War preparations are supposed to enrich us, but impoverish us instead. War is supposed to protect us, but generates enemies. Or war is supposed to benefit some far away place, but leaves it in ruins. Is more war the answer?

When a road gets crowded, we enlarge it or build another road. The traffic responds by enlarging to fill the new roads. So we cut funds for trains in order to build yet more roads.

We’re several times more likely to be killed by a police officer than by a terrorist. So, we give police officers weapons of war to make us safe.

We’re making the earth’s climate unlivable by consuming fossil fuels. So we ramp up the consumption of fossil fuels.

Guns are supposed to protect us, but the more we spread the guns around the more we get killed intentionally and accidentally with guns.

What causes us to pursue counterproductive programs and policies? And why does it seem that the bigger the program is the more we pursue its counterproductive agenda? Well, let’s look at the above list again and ask who benefits.

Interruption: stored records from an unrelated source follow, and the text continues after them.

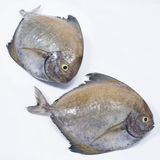 Fresh Black Pomfret Stock Photos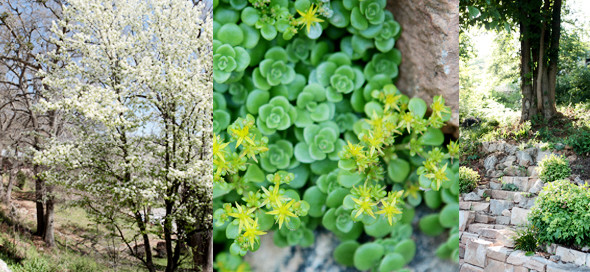 spring shrubs and trees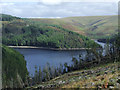 SN8050 : Tywi Forest and Llyn Brianne by Roger  Kidd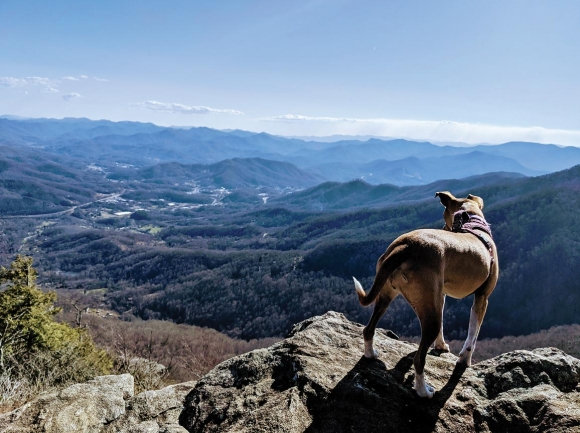 A four-legged hiker takes in the early March view from the Pinnacle. Holly Kays photo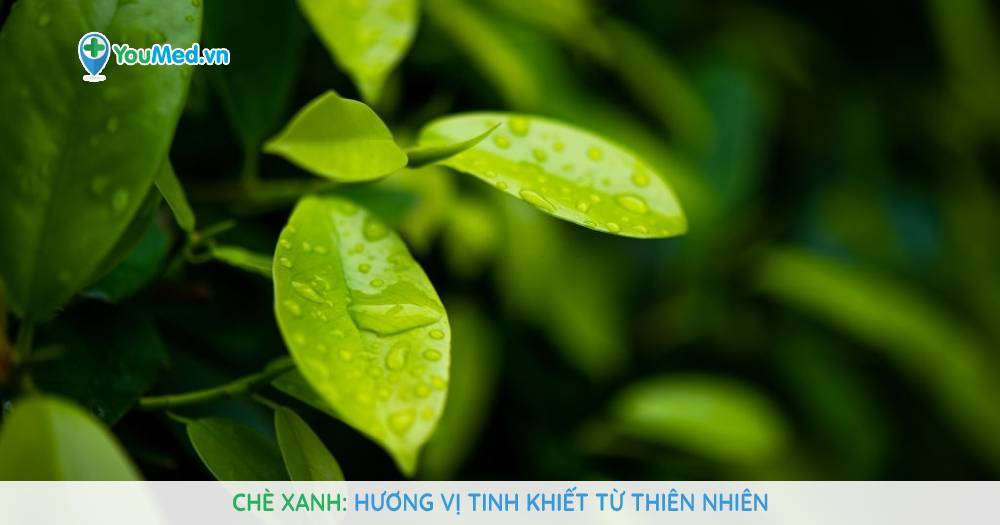 Chè xanh: Hương vị tinh khiết từ thiên nhiên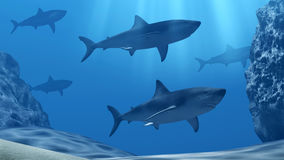 Flock of sharks underwater with sun rays and stones in deep blue sea Stock Image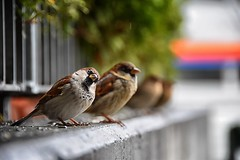 (lucamarasca1) Tags: fauna explore lifenature urban wildlife nationalgeographic laquintaessenza nikkorlens nikkor18200mm d5500 nikon animali cute animals birdwatchong nature cacciafotografica uccelli passeri bird birds spatz sperling sparrow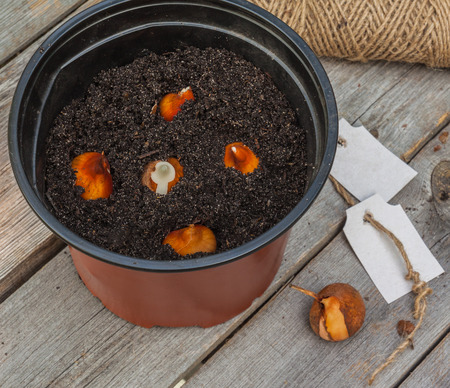 accelerate: Planting tulip bulbs in a pot to accelerate flowering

We’ve made prisons into a for-profit industry and an economic rescue program for depressed rural areas. Enormous profits are being made from children who abandon public schools; from the point of view of those profiteers there’s every reason to fix schools in a manner that actually makes them horrible. Corporate trade pacts and tax exemptions for billionaires don’t impoverish everyone, just us non-billionaires. Some people get rich from road construction. Weapons companies don’t mind when one war leads to three more (especially if they’re arming all sides), or when police pick up used weaponry that can then be replaced. Oil and coal profiteers aren’t focused on the inhabitability of the earth. Gun manufacturers aren’t worried about how many people die so much as how many guns are sold.

What keeps us from seeing this as a pattern is the myth that we live in a democracy in which decisions are made by majority opinion. In reality, majority opinion is badly distorted by anti-democratic news media and largely ignored by anti-democratic officials.

Major public pressure will be needed to change this situation, to strip corporations of power, ban bribery, provide free media and public financing of elections, and create a democratic communications system.

We should begin by dropping the pretense that we’re rationally testing policies and adjusting them as we go. No, the whole thing is broken. Experiments keep failing upward with no end in sight. Enough is enough. Let’s change direction.